I tried a bunch of difference NV drivers, all give the same results (if I could install them). I originally was using the NV driver shipped with CUDA, so it was a more up to date version (using the NV shipped .run installer).

Ok, so I know my images are all the same size, so in theory, could I just allocate at startup a vector/array of ofTexures, and then just populate those on the fly? I did notice that it looks like ofTexture::loadData() is where the high CPU load comes from. Even if I have a vector of ofTextures, I would still need to upload each one, so it seems this function would still be a problem. Would allocating the ofTexture (rather than ofImage) decrease the load caused by ofTexture::loadData() ?

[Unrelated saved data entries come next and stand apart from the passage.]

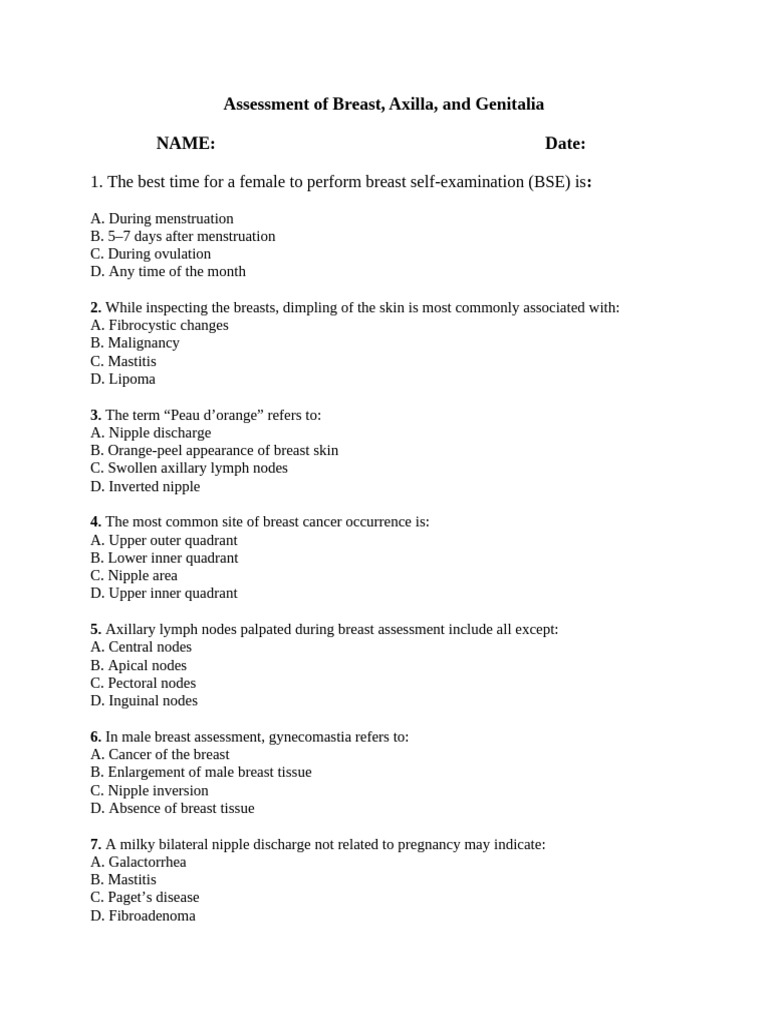 Assessment of Breast, Axilla, and Genitalia

NAME: Date:

1. The best time for a female to perform breast self-examination (BSE) is:

A. During menstruation
B. 5–7 days after menstruation
C. During ovulation
D. Any time of the month

2. While inspecting the breasts, dimpling of the skin is most commonly associated with:
A. Fibrocystic changes
B. Malignancy
C. Mastitis
D. Lipoma

3. The term "Peau d'orange" refers to:
A. Nipple discharge
B. Orange-peel appearance of breast skin
C. Swollen axillary lymph nodes
D. Inverted nipple

4. The most common site of breast cancer occurrence is:
A. Upper outer quadrant
B. Lower inner quadrant
C. Nipple area
D. Upper inner quadrant

5. Axillary lymph nodes palpated during breast assessment include all except:
A. Central nodes
B. Apical nodes
C. Pectoral nodes
D. Inguinal nodes

6. In male breast assessment, gynecomastia refers to:
A. Cancer of the breast
B. Enlargement of male breast tissue
C. Nipple inversion
D. Absence of breast tissue

7. A milky bilateral nipple discharge not related to pregnancy may indicate:
A. Galactorrhea
B. Mastitis
C. Paget's disease
D. Fibroadenoma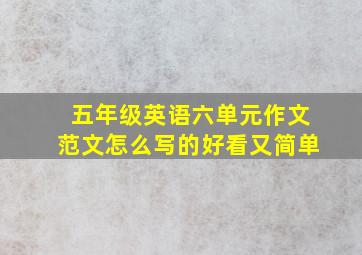 五年级英语六单元作文范文怎么写的好看又简单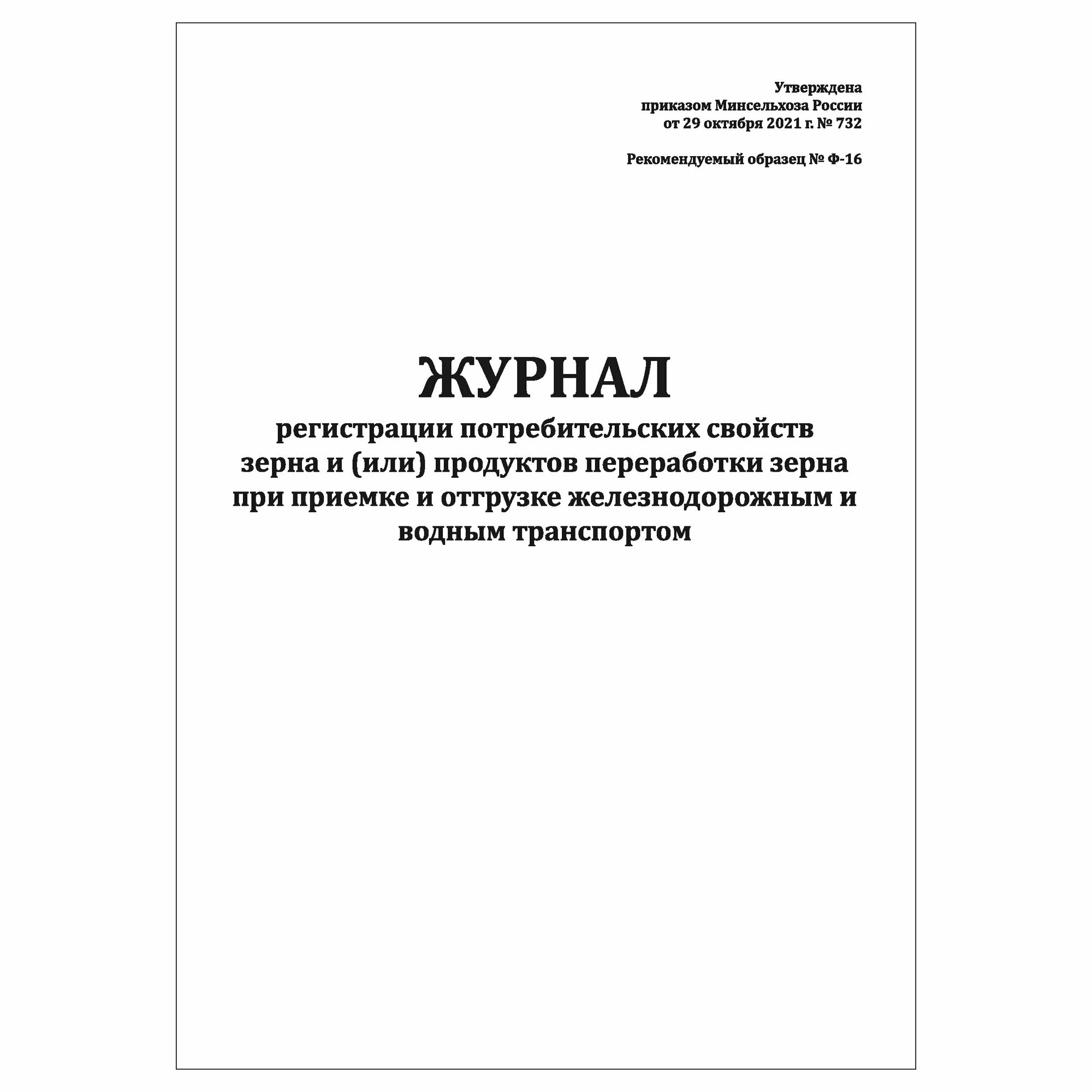 Утверждена
приказом Минсельхоза России
от 29 октября 2021 г. № 732

Рекомендуемый образец № Ф-16

ЖУРНАЛ
регистрации потребительских свойств зерна и (или) продуктов переработки зерна при приемке и отгрузке железнодорожным и водным транспортом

I’ll try that… Still, it seems like a huge issue somewhere, probably in mesa… ugh.

I did try allocating the ofImage outside of the loop, but it makes no discernible difference. It really seems to be reducible to ofTexture::loadData(). I’ve installed the -dbg packages for the debug symbols for the mesa packages, but I still can’t see what calls inside loadData() are causing the issue, only memory locations. Which debug packages need I install to see what is going on? I installed:

freeglut3-dbg
libc6-dbg
libegl1-mesa-dbg
libegl1-mesa-drivers-dbg
libgl1-mesa-dri-dbg
libgl1-mesa-glx-dbg
libglapi-mesa-dbg
libgles2-mesa-dbg
libopenvg1-mesa-dbg
libwayland-egl1-mesa-dbg
libxcb-glx0-dbg

I’ve uploaded my callgrind output here: I don’t know enough to understand what part of the loadData() implementation could be at fault.

I’m showing a work that uses this code at ISEA in Dubai, and leaving in a couple days. I think I’ll have to admit defeat and forgo the smooth transitions I had working at a higher frame-rate. Disappointing to say the least.

I will have to figure out this mess at some point though…

Thanks for your help Arturo and Kyle.

not sure what might be going on i’m on ubuntu 14.10 and the performance seems to be the same as before, i have the standard driver though

if you are using OF from the master branch in github, you can use ofBufferObject to upload the data, which should be faster than using ofTexture loadData and can be even done in a different thread. if you are on 0.8.4 you can use https://github.com/arturoc/ofxPBO which also uses gl buffers to upload textures in different threads.

What versions of the mesa packages do you have installed? I can try installing those particular versions. Since I changed so many variables, I don’t expect it’s the NV driver, but some strange interaction between NV and mesa. I see the implementation of loadData() is quite different in the nightly build, so I’ll try that first and then have a look at PBO.

Do you have any example code using the PBO?

If you’re using the NV driver and Mesa, then you’re on the open source drivers, right? Have you tried with the proprietary ones?